キモノはいいぞ!

 こんにちは。

 涼しくなってきたので、いよいよキモノの季節到来です。


 キモノっていいですよね。

 キモノは大人のコスプレ、という言葉もある通り、面白いんですよこれが。

 いろいろやってみるとドハマりします。

 

 まずキモノの良いところ。

 キモノは流行に左右されずずっと着られます。

 流行り廃りがない、とまでは言えませんが、洋装と比較したらそんなものないも同然です。だからとてもリーズナブルでエコロジカル。

 帯が腰をホールドするので、下半身が冷えず姿勢よく過ごせます。

 着付けを難しく感じるかもしれませんが、浴衣は1時間くらい動画サイトや本で勉強して練習すればどうにかこうにか一人で着られるようになります。浴衣が着られるなら、つむぎ程度は普通に着られます。
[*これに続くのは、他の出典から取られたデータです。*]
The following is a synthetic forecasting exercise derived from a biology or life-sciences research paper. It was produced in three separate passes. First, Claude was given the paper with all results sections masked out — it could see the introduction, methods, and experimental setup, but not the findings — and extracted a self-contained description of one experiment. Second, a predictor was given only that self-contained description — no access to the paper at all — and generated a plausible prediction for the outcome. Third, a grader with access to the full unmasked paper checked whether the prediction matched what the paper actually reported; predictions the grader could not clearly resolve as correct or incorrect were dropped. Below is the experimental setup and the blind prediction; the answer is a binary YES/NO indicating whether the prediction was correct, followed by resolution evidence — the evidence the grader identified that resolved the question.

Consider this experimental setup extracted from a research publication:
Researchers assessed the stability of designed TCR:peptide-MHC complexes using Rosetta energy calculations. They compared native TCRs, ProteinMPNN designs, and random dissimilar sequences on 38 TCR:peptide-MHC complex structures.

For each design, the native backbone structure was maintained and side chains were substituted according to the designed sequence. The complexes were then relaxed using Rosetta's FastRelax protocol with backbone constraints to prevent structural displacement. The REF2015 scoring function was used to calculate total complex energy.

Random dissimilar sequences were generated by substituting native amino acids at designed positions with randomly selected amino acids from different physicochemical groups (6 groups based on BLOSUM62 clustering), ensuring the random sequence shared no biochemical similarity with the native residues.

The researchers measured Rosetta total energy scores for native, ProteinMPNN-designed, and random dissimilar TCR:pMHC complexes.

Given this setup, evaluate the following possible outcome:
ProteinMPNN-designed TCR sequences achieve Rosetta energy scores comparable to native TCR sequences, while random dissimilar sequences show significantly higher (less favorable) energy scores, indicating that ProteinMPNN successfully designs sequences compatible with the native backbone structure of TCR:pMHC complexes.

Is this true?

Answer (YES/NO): YES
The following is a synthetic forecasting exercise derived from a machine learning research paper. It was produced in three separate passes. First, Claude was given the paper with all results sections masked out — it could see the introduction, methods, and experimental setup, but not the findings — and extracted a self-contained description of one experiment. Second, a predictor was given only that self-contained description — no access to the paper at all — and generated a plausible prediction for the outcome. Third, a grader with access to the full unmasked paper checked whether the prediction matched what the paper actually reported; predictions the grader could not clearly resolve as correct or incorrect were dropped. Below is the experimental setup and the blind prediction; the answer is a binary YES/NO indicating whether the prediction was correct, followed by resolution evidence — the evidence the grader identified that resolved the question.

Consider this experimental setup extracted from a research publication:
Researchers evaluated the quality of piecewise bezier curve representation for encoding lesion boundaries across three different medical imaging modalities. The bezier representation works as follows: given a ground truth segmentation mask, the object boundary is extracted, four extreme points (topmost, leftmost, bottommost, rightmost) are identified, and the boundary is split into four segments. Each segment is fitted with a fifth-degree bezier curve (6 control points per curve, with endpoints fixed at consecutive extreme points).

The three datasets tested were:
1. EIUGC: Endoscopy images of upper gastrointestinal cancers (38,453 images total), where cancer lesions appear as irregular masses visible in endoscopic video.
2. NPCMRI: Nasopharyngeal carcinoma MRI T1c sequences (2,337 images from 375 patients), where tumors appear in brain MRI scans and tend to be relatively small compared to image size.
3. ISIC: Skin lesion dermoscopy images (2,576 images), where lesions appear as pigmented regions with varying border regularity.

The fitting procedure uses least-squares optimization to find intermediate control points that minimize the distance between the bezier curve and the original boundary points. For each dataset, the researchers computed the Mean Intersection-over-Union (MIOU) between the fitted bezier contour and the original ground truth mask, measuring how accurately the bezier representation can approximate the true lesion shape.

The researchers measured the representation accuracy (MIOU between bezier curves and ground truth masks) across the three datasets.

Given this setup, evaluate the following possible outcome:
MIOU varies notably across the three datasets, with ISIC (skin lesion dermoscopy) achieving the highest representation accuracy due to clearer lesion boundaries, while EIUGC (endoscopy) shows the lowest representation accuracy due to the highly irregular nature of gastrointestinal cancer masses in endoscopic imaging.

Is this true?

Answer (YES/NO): NO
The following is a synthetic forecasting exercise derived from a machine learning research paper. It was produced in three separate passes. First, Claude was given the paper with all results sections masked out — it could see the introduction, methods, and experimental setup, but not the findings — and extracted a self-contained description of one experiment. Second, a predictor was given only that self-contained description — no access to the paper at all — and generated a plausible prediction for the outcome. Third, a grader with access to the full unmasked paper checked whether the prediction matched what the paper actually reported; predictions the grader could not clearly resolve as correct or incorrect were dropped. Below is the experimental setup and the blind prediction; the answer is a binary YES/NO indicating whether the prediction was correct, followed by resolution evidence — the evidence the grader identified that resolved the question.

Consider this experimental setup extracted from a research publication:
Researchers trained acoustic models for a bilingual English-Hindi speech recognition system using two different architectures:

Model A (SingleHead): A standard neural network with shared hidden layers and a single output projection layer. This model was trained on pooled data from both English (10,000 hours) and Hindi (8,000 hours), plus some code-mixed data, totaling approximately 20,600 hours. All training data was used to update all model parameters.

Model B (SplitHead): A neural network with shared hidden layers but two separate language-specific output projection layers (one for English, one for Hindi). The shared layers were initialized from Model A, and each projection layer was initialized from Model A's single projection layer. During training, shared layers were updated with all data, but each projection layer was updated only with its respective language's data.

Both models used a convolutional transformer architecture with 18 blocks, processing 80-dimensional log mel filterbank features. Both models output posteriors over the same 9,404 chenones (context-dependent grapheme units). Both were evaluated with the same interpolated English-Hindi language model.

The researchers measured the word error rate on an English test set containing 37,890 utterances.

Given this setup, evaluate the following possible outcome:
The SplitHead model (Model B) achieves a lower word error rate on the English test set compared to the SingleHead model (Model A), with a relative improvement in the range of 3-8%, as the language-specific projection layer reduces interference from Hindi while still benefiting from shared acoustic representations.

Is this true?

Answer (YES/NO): NO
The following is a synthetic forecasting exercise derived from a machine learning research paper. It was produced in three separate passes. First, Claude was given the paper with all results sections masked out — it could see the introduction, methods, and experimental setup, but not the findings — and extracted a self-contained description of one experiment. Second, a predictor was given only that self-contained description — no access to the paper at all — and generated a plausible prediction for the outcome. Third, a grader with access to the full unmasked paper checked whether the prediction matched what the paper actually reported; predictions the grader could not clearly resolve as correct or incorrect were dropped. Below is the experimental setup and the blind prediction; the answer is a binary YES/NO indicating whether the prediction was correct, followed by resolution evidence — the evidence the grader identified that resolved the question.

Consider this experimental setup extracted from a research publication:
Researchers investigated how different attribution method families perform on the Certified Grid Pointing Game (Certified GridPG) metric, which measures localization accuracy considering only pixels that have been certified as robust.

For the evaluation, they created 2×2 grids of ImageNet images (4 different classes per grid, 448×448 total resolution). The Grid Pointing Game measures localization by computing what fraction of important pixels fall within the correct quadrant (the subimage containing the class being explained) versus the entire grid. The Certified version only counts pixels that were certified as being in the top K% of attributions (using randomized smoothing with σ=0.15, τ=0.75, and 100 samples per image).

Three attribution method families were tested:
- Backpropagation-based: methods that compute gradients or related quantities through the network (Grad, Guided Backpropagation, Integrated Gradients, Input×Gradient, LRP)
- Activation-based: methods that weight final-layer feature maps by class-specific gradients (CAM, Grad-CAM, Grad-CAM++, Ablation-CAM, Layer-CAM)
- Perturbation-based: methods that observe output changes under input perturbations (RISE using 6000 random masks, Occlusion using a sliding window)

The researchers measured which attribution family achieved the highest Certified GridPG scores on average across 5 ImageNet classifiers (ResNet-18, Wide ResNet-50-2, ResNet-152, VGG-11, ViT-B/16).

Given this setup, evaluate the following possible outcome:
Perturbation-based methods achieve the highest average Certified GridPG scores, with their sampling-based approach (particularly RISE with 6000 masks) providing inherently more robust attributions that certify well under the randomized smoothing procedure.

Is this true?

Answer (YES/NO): NO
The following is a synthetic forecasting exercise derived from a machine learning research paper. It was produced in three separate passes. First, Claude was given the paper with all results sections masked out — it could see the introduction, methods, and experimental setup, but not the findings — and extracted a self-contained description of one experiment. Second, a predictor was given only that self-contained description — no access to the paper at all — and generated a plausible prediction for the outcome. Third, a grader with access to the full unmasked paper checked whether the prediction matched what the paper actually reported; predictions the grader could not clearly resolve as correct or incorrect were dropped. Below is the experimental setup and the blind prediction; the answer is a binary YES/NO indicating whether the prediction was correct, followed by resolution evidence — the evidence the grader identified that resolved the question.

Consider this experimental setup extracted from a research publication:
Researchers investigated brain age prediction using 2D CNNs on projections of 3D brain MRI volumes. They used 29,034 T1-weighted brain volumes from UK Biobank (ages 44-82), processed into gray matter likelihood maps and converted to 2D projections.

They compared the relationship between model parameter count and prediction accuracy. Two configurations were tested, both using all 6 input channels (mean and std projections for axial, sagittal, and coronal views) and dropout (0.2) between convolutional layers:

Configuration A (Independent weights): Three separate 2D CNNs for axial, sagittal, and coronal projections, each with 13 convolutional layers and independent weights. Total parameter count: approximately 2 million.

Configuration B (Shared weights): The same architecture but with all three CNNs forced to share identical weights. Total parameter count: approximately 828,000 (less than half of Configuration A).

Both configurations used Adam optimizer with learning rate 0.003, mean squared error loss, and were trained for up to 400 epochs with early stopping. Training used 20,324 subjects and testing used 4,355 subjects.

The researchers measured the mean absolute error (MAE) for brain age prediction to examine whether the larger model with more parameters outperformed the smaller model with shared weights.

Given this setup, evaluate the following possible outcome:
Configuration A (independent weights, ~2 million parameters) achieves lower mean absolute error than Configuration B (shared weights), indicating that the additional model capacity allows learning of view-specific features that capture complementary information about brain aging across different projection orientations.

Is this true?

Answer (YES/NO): NO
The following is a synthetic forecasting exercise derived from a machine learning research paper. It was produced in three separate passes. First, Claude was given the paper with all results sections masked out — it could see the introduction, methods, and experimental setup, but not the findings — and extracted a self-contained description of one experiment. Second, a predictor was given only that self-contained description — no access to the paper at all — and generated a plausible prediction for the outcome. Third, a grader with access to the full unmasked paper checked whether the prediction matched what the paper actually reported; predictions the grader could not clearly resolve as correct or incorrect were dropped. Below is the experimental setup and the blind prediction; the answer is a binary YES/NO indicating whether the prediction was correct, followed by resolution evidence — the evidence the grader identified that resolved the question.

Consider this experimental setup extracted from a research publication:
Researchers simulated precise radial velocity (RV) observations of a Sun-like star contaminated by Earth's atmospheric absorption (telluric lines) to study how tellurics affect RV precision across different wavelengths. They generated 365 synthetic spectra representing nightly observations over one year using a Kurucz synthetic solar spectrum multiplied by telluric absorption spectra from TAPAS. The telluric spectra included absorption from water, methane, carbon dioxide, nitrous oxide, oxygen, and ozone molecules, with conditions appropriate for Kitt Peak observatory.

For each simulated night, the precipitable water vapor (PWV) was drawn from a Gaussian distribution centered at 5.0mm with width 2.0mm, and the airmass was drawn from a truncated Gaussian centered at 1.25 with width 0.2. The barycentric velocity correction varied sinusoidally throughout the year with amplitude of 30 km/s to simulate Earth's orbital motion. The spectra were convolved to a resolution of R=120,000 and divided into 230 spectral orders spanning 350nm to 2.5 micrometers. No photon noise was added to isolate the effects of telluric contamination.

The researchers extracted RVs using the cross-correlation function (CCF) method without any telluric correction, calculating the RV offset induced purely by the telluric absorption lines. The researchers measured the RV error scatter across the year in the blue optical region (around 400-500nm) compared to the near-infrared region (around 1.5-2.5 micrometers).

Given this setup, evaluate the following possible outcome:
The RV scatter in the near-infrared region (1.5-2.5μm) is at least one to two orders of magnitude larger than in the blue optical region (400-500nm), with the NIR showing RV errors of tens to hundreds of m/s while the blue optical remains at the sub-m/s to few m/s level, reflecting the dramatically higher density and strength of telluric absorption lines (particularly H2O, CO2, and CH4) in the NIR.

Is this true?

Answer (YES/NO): NO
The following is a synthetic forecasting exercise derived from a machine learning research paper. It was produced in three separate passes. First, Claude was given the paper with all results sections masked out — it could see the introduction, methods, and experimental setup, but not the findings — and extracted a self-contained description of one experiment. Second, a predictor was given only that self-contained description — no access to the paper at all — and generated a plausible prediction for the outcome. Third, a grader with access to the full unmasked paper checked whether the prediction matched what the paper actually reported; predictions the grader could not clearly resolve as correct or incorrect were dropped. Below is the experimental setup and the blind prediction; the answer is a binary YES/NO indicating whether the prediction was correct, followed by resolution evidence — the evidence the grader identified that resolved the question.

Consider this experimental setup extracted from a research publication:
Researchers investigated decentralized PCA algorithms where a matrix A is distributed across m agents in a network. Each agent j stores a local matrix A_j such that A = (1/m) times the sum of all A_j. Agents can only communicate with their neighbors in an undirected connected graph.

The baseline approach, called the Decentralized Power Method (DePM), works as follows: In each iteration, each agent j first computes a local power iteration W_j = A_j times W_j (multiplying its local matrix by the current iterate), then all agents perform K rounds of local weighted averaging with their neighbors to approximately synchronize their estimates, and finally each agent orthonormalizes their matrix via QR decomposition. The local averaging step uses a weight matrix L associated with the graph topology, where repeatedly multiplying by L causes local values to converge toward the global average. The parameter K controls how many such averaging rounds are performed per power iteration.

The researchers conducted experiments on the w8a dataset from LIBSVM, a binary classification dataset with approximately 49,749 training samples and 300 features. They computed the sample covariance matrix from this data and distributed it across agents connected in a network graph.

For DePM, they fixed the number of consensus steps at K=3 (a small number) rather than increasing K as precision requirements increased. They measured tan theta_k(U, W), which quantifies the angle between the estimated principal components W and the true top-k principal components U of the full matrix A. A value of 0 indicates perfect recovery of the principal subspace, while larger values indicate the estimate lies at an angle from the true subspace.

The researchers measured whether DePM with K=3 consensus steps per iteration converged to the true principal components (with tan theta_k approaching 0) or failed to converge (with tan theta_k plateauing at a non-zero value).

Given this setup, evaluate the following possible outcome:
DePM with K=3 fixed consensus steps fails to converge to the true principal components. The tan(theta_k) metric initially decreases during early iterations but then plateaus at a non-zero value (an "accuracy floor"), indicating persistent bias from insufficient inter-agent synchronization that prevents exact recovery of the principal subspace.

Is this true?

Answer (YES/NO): YES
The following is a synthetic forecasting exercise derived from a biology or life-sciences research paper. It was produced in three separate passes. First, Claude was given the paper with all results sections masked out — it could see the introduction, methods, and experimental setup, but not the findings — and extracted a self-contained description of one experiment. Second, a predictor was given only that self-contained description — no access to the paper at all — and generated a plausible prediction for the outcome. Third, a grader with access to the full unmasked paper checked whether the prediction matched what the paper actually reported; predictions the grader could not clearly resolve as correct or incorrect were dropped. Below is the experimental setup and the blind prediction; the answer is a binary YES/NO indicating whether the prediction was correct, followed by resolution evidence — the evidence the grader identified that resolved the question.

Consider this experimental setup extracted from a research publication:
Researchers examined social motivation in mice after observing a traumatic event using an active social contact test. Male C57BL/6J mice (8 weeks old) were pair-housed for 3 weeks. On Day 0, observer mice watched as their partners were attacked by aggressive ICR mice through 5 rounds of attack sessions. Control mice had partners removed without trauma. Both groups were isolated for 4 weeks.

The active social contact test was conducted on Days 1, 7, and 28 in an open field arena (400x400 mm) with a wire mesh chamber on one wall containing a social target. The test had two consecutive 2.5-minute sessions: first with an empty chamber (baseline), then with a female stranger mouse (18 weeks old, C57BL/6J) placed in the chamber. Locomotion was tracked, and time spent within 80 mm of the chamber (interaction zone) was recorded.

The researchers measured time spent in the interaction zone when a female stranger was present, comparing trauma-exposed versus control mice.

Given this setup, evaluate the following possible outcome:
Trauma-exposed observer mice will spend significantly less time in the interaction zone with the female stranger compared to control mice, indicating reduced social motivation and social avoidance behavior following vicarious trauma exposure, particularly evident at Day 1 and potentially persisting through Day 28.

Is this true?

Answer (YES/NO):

 値段的にちょっと、と思われる向きには、ユーズドを試してみていただきたいです。古い着物は安くて、ものと場合によっては洋服買うより安いです。

 泥染めの大島紬でさえ、店によっては500円ほどで買えてしまいます。

 しかし、都市によって古着の着物の価格差は大きく、歴史的に名を残し芸事げいごとの盛んな街ではやたら高いです。有名大名家ゆかりの史跡が残る某市中心部での古着屋やフリーマーケットでのキモノ価格は、ぶごはああっ! とエクトプラズムが出そうなお値段でした。

 そのように、お土地柄によってまちまちの価格設定も、街の様々な面を知るよい材料ですので、ぜひ古着屋さんでキモノをのぞいてみてください。

 もし自分のいる街のユーズドキモノ相場がかなり高くても嘆くには値しません。

 ネットオークションでもかなり安く出ていますから。

 ネットオークションは宝の山で、妹の結婚式に着た留袖一式、錦織の帯から草履、バッグまで含めたところで2万円せずに揃えられましたし、帯で隠れる位置の柄にボケがあるというだけでアウトレットになった鮫小紋や、野生蚕のスラブ畝織うねおりで仕立てた紋付訪問着もんつきほうもんぎという珍品も数千円でゲットしています。

 現在では生産されていない銘仙めいせん紅絹もみを使った着物も、状態がよいものに出会ったら次はいつ出会えるかわからないのでつい買ってしまいます。


 さて、こういったユーズドキモノにも欠点があります。

 一つは、古着のキモノは前の持ち主さんがもう亡くなっていて、遺品の処分としてリサイクルに出されたのではないかと感じられるお品がかなりあるということです。知らない亡くなった方のものを身につけるなんて、という気持ちはわかります。そういうのが苦手な方は、ネットオークションで持ち主の生存が確認できる中古品を探すのがベストだと思います。

 もう一つ、個人的にはこちらの方が大問題だと思うのですが、前の持ち主が小柄な年配の方であることが多く、若い人が着ると日本人の体格の変化のせいでゆきや丈が足りなくて手足がにゅっと出てしまうことです。

 やはりサイズ確認や試着がとても大事です。

 しかし、少しくらいなら自分で針を持って手直しする心意気、またはその短さを楽しむ心があると世界は一気に開けます。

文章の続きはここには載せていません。